First, it was discovered that a Polycomb group-like gene controlled late repression of AGAMOUS (AG), one of the MADS-box TFs involved in floral organ identity (6). This finding, together with earlier observations on temperature-sensitive apetala2(ap2) alleles, suggested that restriction of AG by spatial regulation through other TFs (like AP2) was only required early in flower development, and that MADS-box protein expression might be controlled by a lineage-mechanism of cell fate at later stages of development. The recent successful generation of Cre-loxPbased ag ⁻ clones (16) should now allow us to distinguish between spatial or lineage-based regulation at late stages of flower development.

Second, insight into the specification of cell types has come from molecular-genetic analysis of trichome formation. Evidence is accumulating that transcription factors like GLABRA1, required for the determination of trichome cell fate, may initiate (by influencing the production of inhibitors of their own activity that act in neighboring cells) and be the target of cell-to-cell communication involved in pattern formation, creating self-regulatory loops (13). In this case of pattern formation, cells decide on their fate only after the last cell division, and hence do not transmit this decision to their progeny through lineage-based mechanisms.
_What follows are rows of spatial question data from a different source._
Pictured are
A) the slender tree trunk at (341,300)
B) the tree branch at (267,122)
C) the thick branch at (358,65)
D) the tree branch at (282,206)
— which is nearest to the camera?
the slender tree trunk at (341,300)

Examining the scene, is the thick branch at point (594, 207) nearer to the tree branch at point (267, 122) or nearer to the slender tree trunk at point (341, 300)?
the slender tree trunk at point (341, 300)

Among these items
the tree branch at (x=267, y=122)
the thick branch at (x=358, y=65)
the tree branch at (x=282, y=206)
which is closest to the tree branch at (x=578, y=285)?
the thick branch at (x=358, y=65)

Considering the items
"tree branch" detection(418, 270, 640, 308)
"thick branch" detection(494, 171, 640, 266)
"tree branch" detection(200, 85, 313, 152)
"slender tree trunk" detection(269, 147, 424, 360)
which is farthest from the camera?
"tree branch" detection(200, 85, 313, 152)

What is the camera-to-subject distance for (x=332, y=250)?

Third, a network of interacting gene products consisting of homeodomain transcription factors (such as WUSCHEL) and transmembrane signaling components (such as the CLAVATA1–3 proteins) appears to regulate the size of the stem cell population of the shoot apical meristem and of subjacent organizing cells. The current view is that cell-to-cell signaling from CLV3-expressing stem cells regulates the pool size of WUSCHEL-expressing cells and vice versa (14). Thus a homeodomain transcription factor that is required for the identity of a group of cells remains subject to continuous regulatory input from neighboring cells, and hence is not maintained by cell-autonomous mechanisms. Similar cell-to-cell signaling events might operate over long periods of time to maintain cell fate differences in other plant regions.

CONCLUSIONS

Twenty-five years ago, a major role for positional information in plant cell fate specification was generally accepted. Clonal analyses in the 1970s and 1980s reinforced concepts of position-dependent differentiation that were hitherto mostly derived from intrusive surgical approaches. However, it took molecular genetic approaches to begin the dissection of mechanisms of cell specification. As in animals, lineage- and position-based mechanisms operating in succession are tentatively identified in plants, although many components are still missing. At this stage it is premature to assess how frequently either of these mechanisms is used and how they interact. Nevertheless, it seems plausible that position-dependent mechanisms operate all the time in embryos and indeterminate meristems and that lineage mechanisms to pass cell fate decisions on to progeny may act in more limited time windows. Such a ratio of relative importance would account for much of the prolonged flexibility that is seen in plant development.